California authorities subsequently arrested Neagle and charged him with murder. Neagle appealed to the state court requesting that his case be moved into federal courts. Yes, the state court wrote, but "only if there be found in aid of the defense of the prisoner some element of power and authority asserted under the government of the United States."

President Harrison had acted in pursuit of a law of Congress when he ordered that Neagle serve Field as bodyguard. Unfortunately, as the Supreme Court wrote, "there exists no statute authorizing any such protection as that which Neagle was intended to give Justice Field in the present case."

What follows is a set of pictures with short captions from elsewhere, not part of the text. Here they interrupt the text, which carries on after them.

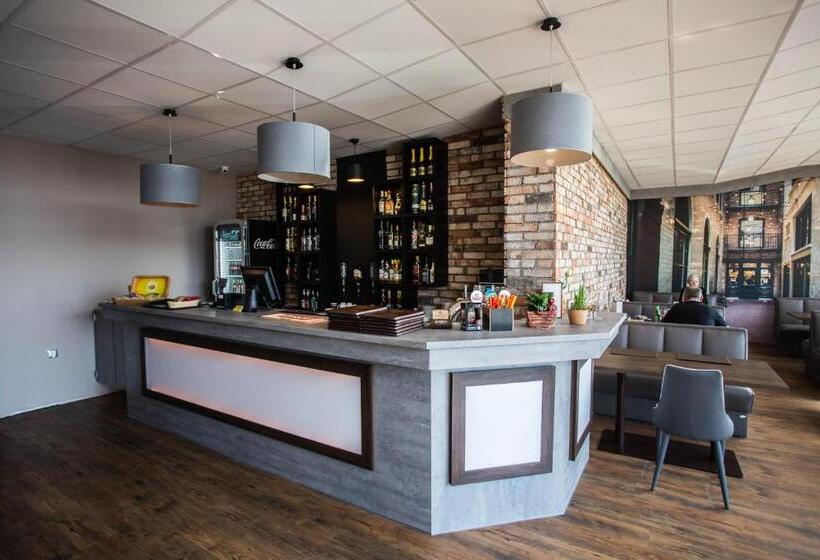 בית מלון כפרי Cargo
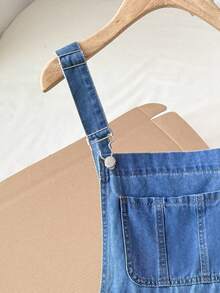 Comfortcana 大碼補丁貼口袋百褶下擺牛仔背帶裙不帶T恤 - 中等水洗藍 - 查看 5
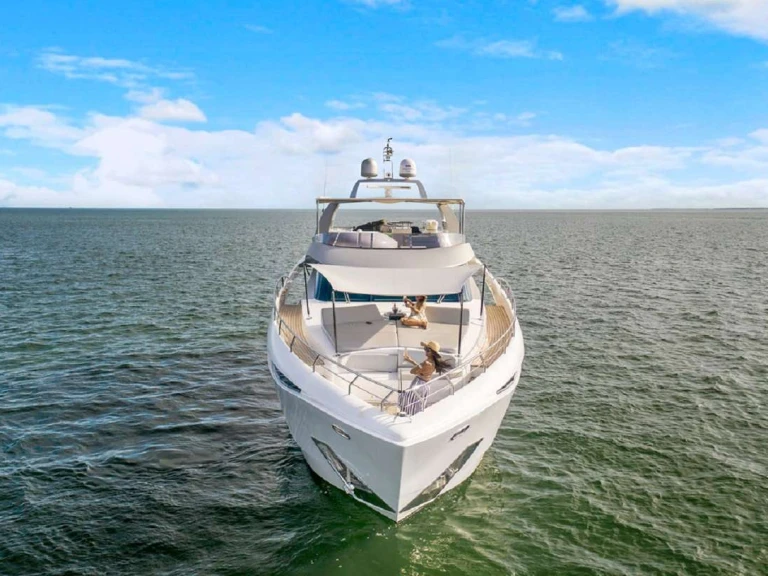 Location bateau Bahamas pas cher 90' Custom Build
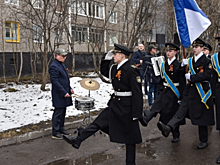 В Мурманске коллектив ДК «Первомайский» и кадеты поздравили ветерана концертом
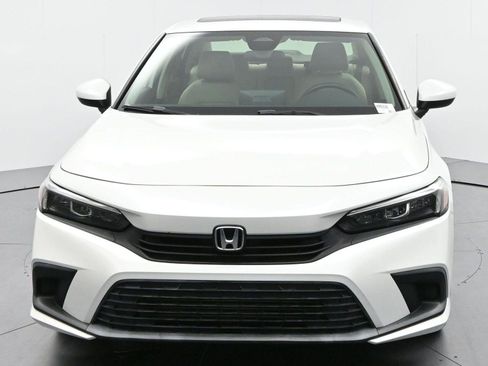 Used 2022 Honda Civic EX image 2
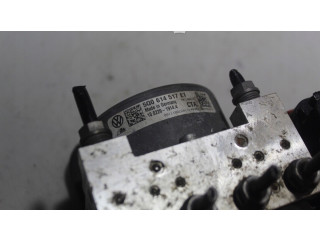 Блок АБС Skoda Octavia Mk3 (5E) 2013 - 2019 года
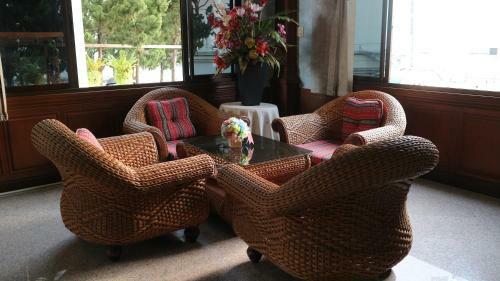 Happiness Garden Hotel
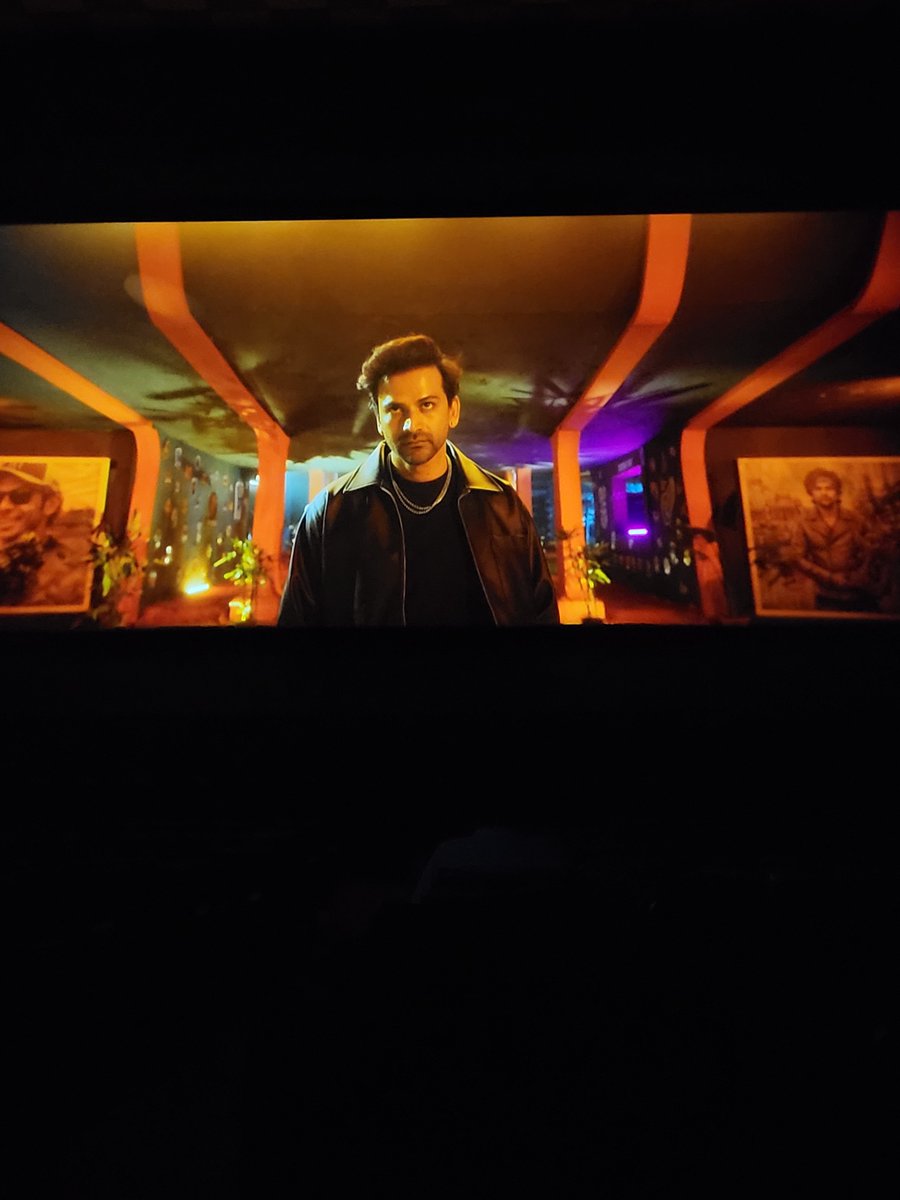 TheYashFC's tweet photo. Seated for #MotherPromise https://t.co/1gNDHi7Lkn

Then, at the very heart their analysis of Neagle's plea, the Supreme Court asked the most far-reaching of questions: Is the president's duty to take care that the laws be faithfully executed "limited to the enforcement of Acts of Congress ... or does it include the rights, duties, and obligations growing out of the Constitution itself, our international relations, and all the protection implied by the nature of government?"

In a 6-2 decision (with Field recusing in deference to concerns over conflict of interest), the Supreme Court held that the president's action was constitutionally equivalent to federal law, allowing, as Neagle prayed, for a federal resolution of his case.

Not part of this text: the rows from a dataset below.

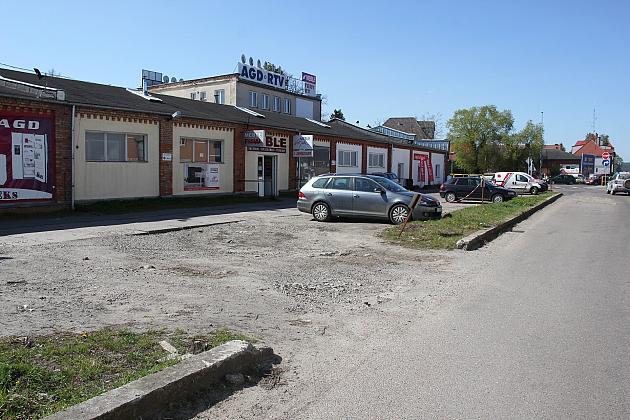 Ulica Zwarowska do przebudowy. Powstaną nowe miejsca parkingowe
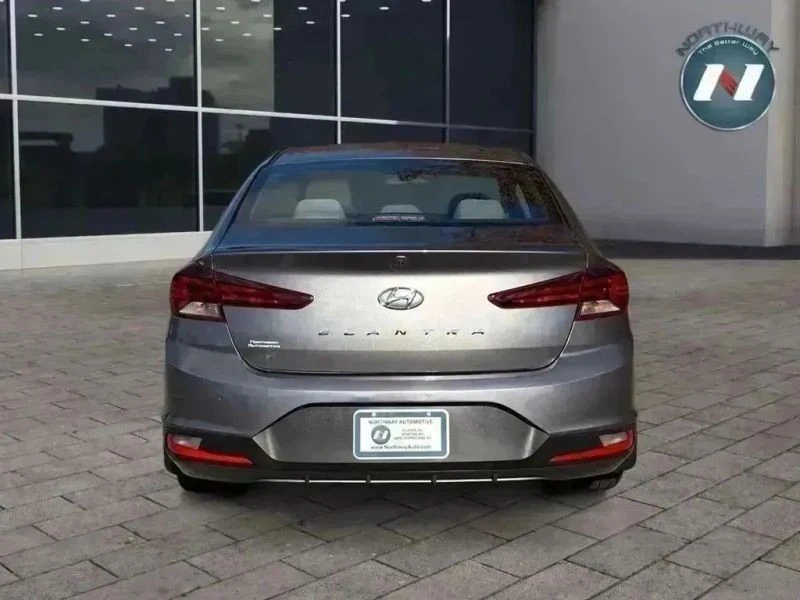 2020 Hyundai Elantra - Image 4 of 12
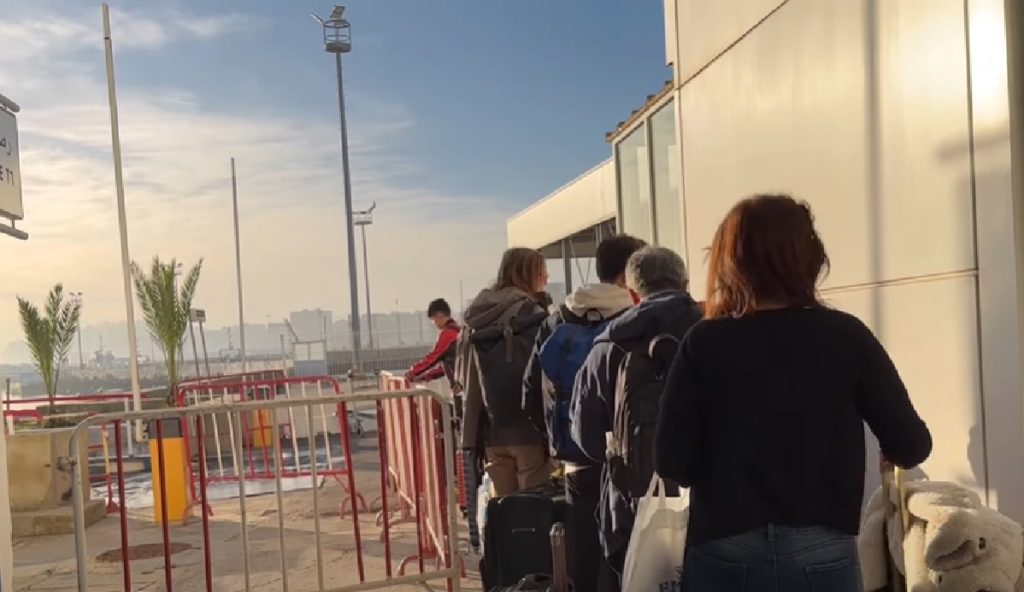 Vakantie start voor Tilburgse moeder met 4 kids in drama: Douane in Spanje neemt paspoorten in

One plausible reading of the Neagle precedent is this: In the absence of an act of Congress, when emergency circumstances require that a law be enacted, rather than wait the president is duty-bound to fill that legislative vacuum, i.e., to make the law Congress should have but has not made. Presidential power under these circumstances, then, morphs into what the constitutional framers feared most: a unitary executive exercising lawmaking power.

In the context of this reading of Neagle, of course, the Supreme Court's voiding of Truman's executive order works to restore the fundamental principle of separation of powers. Youngstown's core teaching deserves repeating: "The Founders of this Nation entrusted the law-making power to the Congress alone in both good and bad times."

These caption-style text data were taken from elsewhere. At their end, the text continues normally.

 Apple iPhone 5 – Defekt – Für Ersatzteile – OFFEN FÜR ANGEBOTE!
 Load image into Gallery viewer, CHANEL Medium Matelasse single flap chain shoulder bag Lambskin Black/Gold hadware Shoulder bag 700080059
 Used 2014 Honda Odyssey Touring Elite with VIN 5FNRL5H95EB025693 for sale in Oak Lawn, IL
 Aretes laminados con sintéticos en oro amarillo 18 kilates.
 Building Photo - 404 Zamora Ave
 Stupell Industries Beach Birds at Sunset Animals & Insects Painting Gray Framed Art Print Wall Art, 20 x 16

But Youngstown's wholly alternative reading resides in Justice Robert Jackson's concurring opinion, one that six other justices arguably accepted. In Jackson's framework, if the president legislates in a fashion "incompatible with the expressed or implied will of Congress," his actions would be unconstitutional. In this way, since Congress had legislated a solution to the steel seizure emergency, the Taft-Hartley Act of 1947, the president's executive order was left prostrate by that act.

But Jackson's framework also posited a set of conditions that were they in play would have made Truman's seizure of the steel mills constitutional. By Jackson's reckoning, "where the President acts in absence of either a congressional grant or denial of authority ... there is a zone of twilight in which he and Congress may have concurrent authority. Therefore, congressional inertia, indifference or quiescence may sometimes, at least as a practical matter, enable, if not invite, measures on independent presidential responsibility." From Jackson's perspective, then, had Congress not passed the Taft-Hartley Act, Truman's executive order would have been the law -- and constitutionally so in a "zone of twilight."

Thus, President Trump's claim to emergency lawmaking power, in light of Neagle and reaffirmed by Jackson's reasoning in Youngstown, is situated on solid constitutional ground. As matters presently stand, members of Congress seek border security but because of deep divisions over specifics have failed to act. Thus, "congressional inertia, indifference or quiescence" of the like that Jackson envisioned, provides a constitutional justification for concurrent lawmaking power in legislative and executive branches.

In the end, and dripping in irony, President Trump's determination to construct a wall is rooted in the very case that legal critics advance to deconstruct that wall, making this episode in Trump's presidency fit for the "Twilight Zone" itself.